The primary concept behind big data analysis is parallelism, defined in computing as the simultaneous execution of processes. The reason for this parallelism is mainly to make analysis faster, but it is also because some data sets may be too dynamic, too large or simply too unwieldy to be placed efficiently in a single relational database. Parallelism is very important concept when it comes to data processing.
Scala achieves Data parallelism in single compute node which is considered as Shared Memory and Spark achieves the data parallelism in the distributed fashion which spread across multiple nodes due to which the processing is very faster.
Shared Memory Data Parallelism(Scala) –
->Split the data
->Workers/threads independently operate on the data in parallel.
->Combine when done.
Scala parallel collections is a collections abstraction over shared memory data-parallel execution.
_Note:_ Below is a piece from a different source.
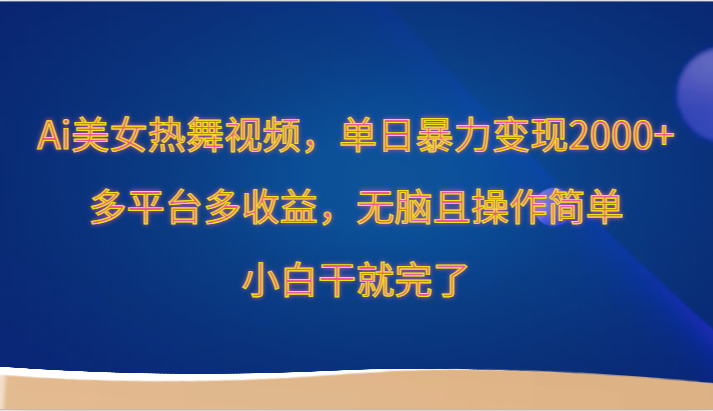 Ai美女热舞视频，单日暴力变现2000+
多平台多收益，无脑且操作简单
小白干就完了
Distributed Data Parallelism(Spark) –
->Split the data over several nodes.
->Nodes independently operate on the data in parallel.
->Combine when done.
Now we have to worry about network latency between workers. Latency is the time it takes for data packets to be stored or retrieved.
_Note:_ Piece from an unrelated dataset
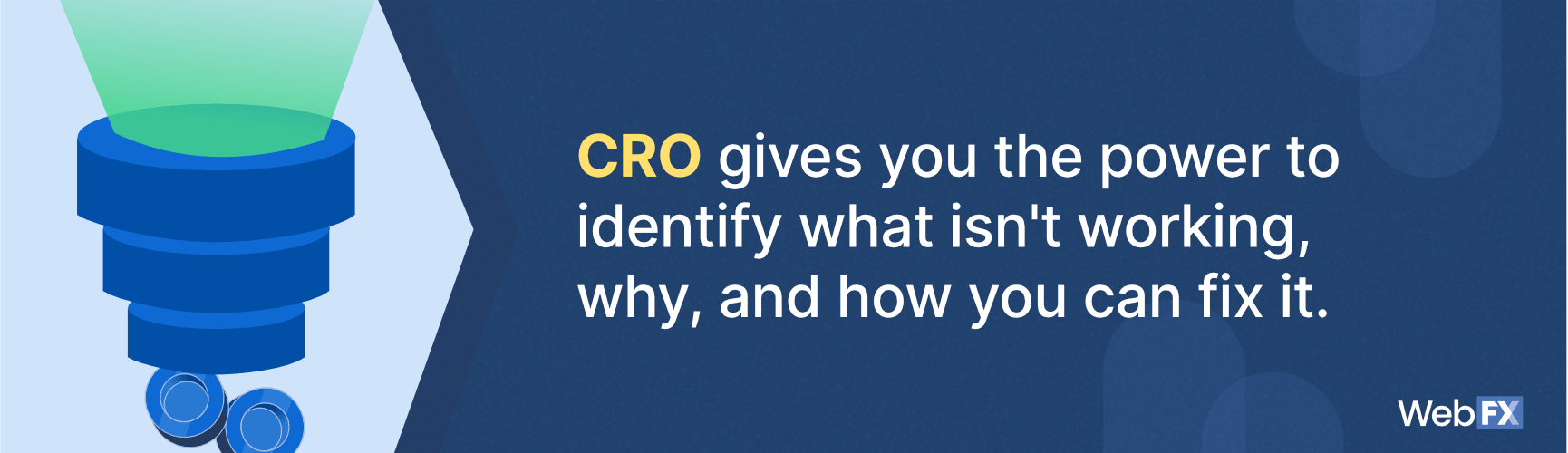 CRO gives you the power to identify what isn't working, why, and how you can fix it.

WebFX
However, like parallel collections, we can keep collections abstraction over distributed data-parallelism execution.
Distribution introduces important concerns beyond what we had to worry about when dealing with parallelism in the shared memory case:-
Partial failure: crash failures of a subset of the machines involved in a distributed computation.
Latency: certain operations have a much higher latency than other operations due to network communication.